It is now recognised that progress in Speech Technology in particular, and the Speech Sciences in general, is dependent to a considerable extent on the quality of the speech databases that are available. Their coverage of speakers, speaking style, vocabulary, recording conditions etc. is crucial both to the quality of the system under development and the nature of speech-knowledge that can be gained from them. However, all these qualities can be undermined if the reliability of their labelling is suspect. The labelling of databases does not normally stand in the forefront of attention when database projects are undertaken, but in terms of effort it can swallow more than all the rest of the undertaking. Next to reliability; therefore, economy of effort is of paramount importance.
Work at the authors' laboratories has pursued these two principles along the following lines: Reliability is maximised within the automatic procedure by the incorporation of an interactive component which allows the scrutiny and modification of boundary placement according to preselected criteria. The economy of effort which an automatic system provides is maximised, and the cost of intervention through the interactive process minimised by a segmentation and alignment process which runs in real-time. Above all, the system is geared towards economy of effort in terms of transferability of training.

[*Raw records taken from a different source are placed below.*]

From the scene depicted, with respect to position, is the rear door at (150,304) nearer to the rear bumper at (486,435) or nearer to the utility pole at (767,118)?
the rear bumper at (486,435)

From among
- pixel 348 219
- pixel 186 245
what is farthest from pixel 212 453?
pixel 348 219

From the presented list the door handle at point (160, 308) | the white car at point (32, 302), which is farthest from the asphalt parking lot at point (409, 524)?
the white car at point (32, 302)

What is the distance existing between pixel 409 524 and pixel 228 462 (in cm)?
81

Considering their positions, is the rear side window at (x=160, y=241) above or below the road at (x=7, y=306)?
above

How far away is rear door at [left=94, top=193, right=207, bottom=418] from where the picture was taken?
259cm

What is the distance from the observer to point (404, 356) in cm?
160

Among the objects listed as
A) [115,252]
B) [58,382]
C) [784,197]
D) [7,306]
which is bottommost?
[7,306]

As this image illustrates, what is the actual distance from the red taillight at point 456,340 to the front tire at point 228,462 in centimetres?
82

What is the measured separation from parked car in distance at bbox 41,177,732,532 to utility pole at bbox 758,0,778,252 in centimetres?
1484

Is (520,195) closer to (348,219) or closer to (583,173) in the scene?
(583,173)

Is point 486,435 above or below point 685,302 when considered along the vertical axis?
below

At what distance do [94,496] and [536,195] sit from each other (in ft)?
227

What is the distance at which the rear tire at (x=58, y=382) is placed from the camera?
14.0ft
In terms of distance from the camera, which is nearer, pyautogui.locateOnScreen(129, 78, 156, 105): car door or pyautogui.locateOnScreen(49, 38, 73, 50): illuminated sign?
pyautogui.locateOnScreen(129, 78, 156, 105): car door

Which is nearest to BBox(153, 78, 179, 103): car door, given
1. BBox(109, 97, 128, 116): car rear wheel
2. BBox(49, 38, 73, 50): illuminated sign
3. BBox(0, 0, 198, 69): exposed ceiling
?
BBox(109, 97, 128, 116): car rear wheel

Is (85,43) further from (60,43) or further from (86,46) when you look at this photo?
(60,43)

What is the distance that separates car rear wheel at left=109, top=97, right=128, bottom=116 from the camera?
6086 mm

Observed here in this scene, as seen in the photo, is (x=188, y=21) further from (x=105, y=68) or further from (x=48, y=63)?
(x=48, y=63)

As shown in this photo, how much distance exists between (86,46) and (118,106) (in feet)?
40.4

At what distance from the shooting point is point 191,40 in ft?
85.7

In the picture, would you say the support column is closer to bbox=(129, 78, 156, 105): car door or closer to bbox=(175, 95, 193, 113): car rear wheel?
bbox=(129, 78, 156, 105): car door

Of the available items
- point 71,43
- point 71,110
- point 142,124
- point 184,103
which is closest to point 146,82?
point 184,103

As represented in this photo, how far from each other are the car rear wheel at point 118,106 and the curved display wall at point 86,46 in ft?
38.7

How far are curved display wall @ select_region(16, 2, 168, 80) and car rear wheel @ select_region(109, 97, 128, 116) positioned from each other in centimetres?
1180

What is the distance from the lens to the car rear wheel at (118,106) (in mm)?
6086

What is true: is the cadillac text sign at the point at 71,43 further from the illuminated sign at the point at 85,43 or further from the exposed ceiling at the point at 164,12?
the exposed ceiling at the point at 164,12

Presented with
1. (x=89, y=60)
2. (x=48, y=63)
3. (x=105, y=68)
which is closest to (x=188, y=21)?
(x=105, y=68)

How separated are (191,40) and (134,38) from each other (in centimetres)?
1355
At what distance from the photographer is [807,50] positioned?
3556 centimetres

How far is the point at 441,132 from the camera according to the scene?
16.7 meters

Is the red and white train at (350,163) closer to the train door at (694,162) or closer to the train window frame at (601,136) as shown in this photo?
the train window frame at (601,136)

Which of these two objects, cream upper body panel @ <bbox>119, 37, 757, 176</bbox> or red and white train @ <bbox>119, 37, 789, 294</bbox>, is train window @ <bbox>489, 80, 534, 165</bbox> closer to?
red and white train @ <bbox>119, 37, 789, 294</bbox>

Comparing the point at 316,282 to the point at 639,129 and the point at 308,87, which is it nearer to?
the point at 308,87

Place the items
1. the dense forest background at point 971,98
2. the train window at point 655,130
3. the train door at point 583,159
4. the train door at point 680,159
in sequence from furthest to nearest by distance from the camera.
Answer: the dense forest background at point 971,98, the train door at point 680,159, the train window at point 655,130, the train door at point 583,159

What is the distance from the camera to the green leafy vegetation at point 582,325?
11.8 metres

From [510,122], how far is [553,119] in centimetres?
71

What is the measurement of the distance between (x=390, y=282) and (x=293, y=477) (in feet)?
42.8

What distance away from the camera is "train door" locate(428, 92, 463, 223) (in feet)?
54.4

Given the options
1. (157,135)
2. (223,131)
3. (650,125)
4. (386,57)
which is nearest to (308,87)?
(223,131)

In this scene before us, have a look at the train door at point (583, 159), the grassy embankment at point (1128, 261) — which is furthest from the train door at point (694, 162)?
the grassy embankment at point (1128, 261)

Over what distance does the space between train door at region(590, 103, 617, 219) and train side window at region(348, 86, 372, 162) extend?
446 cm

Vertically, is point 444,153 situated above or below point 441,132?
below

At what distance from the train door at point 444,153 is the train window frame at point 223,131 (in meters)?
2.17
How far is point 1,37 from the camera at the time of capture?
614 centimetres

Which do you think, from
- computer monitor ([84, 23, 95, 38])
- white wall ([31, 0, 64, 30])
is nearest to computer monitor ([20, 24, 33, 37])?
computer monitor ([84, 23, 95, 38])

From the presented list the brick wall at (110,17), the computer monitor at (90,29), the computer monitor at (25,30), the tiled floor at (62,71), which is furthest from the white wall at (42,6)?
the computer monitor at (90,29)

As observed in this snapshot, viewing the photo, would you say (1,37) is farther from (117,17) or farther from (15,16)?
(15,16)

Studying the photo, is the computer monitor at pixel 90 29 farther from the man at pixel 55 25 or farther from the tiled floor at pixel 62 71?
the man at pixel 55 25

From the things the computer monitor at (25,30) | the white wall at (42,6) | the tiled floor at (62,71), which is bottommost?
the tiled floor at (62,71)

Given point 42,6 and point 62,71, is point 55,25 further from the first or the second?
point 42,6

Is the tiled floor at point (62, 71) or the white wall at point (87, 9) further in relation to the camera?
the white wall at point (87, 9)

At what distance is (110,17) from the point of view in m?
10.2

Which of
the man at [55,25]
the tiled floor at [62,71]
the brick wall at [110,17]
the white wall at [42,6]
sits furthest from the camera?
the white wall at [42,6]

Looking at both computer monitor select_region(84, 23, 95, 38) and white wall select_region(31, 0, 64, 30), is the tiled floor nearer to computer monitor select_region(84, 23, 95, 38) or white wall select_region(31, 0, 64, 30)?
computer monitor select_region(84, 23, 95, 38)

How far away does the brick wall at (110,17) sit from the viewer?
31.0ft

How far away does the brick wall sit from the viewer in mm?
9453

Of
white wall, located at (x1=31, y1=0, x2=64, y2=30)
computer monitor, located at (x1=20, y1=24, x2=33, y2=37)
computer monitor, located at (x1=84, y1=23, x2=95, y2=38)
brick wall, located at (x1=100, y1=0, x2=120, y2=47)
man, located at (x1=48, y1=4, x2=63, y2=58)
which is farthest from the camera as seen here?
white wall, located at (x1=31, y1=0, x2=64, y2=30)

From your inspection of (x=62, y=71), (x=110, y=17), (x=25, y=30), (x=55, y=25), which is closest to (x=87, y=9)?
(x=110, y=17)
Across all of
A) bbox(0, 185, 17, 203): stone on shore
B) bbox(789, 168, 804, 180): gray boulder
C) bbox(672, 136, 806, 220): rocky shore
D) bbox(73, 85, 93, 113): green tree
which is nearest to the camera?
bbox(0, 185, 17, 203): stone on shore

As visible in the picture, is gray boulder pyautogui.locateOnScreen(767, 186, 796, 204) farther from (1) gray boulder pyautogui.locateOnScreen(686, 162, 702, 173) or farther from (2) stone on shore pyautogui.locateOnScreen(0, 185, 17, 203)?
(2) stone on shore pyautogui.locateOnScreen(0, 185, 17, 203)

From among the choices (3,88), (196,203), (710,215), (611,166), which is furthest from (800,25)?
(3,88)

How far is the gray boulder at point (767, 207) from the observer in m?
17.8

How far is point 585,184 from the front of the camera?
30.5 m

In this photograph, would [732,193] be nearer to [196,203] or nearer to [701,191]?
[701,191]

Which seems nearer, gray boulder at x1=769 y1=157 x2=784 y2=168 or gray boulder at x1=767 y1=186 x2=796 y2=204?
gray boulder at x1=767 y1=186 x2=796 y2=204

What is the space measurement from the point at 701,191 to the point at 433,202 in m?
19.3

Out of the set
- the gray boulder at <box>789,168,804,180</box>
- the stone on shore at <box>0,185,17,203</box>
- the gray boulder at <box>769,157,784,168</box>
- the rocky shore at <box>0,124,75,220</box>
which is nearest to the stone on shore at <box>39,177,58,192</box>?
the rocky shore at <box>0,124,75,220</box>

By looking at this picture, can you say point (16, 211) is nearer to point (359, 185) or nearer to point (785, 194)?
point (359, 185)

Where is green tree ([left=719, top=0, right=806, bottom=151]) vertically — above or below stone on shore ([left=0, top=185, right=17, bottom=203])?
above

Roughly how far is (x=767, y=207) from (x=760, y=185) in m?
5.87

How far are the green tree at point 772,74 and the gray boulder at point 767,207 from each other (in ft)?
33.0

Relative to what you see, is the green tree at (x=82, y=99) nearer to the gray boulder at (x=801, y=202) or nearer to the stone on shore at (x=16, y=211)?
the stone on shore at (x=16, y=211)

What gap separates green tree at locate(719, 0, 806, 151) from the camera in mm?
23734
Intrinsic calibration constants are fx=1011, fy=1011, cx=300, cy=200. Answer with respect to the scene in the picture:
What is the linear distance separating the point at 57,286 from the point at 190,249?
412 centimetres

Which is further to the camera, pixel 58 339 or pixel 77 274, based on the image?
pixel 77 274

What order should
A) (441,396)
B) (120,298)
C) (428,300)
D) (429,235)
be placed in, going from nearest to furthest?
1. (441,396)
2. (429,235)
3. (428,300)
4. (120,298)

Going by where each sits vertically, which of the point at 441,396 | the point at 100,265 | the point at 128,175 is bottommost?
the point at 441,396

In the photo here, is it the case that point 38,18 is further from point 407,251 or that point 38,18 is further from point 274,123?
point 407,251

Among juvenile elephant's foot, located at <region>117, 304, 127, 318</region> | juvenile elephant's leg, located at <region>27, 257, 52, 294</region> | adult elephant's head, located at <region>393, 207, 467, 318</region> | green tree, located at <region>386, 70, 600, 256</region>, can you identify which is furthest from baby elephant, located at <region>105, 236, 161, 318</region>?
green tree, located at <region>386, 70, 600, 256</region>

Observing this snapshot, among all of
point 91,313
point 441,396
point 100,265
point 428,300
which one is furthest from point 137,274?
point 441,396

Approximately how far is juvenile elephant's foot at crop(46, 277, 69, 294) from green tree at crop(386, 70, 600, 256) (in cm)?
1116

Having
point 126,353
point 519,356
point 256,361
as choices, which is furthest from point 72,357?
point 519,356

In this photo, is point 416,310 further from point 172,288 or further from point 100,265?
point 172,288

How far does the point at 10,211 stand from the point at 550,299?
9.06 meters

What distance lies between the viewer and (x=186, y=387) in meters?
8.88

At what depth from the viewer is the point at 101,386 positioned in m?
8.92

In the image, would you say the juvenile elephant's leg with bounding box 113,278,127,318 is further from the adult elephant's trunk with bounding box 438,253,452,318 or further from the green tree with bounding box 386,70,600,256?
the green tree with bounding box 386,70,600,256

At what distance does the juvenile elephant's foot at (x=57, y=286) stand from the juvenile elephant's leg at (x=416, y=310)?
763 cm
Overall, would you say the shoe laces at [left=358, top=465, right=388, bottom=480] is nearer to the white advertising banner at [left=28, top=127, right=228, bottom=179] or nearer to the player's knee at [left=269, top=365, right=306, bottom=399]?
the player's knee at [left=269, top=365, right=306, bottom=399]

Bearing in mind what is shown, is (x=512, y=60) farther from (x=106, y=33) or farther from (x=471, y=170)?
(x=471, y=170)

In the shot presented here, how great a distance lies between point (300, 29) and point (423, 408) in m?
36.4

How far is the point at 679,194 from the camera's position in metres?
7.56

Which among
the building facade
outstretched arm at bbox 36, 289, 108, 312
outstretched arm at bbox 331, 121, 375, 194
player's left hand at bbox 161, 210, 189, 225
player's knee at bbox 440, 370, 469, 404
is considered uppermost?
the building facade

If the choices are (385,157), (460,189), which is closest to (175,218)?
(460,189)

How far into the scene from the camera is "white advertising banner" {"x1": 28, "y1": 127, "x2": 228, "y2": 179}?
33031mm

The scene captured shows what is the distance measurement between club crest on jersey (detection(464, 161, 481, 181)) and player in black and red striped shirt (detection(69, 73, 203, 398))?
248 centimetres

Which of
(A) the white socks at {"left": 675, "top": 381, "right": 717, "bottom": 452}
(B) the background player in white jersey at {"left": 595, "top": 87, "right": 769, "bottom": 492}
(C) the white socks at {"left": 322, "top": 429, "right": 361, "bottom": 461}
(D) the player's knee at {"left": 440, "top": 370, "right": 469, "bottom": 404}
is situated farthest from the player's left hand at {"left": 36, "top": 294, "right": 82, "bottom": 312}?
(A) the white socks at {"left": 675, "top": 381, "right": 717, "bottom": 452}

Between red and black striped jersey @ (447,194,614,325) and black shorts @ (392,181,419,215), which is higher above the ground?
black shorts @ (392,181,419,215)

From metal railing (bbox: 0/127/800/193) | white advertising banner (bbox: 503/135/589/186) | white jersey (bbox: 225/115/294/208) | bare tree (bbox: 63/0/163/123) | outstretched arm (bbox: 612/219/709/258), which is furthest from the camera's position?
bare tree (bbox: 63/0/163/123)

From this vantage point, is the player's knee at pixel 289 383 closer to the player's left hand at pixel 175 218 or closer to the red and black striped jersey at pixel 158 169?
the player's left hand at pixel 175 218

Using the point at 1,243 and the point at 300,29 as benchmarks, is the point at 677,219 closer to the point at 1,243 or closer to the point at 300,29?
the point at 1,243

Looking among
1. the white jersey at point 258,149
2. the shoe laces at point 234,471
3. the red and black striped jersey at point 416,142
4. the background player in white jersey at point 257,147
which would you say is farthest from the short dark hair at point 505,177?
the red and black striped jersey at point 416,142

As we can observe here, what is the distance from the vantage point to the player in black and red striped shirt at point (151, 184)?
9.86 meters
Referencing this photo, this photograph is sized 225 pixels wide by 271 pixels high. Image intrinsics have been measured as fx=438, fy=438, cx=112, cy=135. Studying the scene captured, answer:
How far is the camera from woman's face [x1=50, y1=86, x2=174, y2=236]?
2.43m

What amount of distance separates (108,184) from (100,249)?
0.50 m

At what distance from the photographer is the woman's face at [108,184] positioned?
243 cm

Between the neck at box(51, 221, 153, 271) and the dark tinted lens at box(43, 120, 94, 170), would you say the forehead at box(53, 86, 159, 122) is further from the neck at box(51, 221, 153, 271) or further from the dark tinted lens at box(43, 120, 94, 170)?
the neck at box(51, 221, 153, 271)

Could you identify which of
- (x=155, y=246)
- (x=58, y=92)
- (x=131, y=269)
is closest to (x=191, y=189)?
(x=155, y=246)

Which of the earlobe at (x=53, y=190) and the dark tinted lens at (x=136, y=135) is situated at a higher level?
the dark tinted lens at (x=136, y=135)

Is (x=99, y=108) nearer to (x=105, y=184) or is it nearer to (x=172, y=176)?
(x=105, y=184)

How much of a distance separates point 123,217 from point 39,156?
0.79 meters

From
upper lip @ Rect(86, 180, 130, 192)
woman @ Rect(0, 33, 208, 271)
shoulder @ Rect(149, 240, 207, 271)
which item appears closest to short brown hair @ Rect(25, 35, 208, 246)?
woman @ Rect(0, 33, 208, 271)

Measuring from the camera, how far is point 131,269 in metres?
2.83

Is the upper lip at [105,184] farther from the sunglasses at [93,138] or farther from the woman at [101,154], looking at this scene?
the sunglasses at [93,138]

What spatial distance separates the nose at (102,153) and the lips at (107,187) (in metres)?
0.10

A multi-language approach lies at the heart of this feature. The Kohonen-type Self-Organising Neural Network plus Viterbi search with level-building is based on an acoustic-phonetic feature specification of the sounds of a language which allows for statements of equivalence between languages (Polyphonemes). This offers the option of (a) training the polyphoneme categories over several languages simultaneously to increase the occurrence of a given category, or (b) using the projected equivalences between languages to boot-strap a labelling system for a language in which recordings but no labelled material exists.
Bibliographic reference. Barry, William / Dalsgaard, Paul (1993): "Speech database annotation. the importance of a multi-lingual approach", In EUROSPEECH'93, 13-20.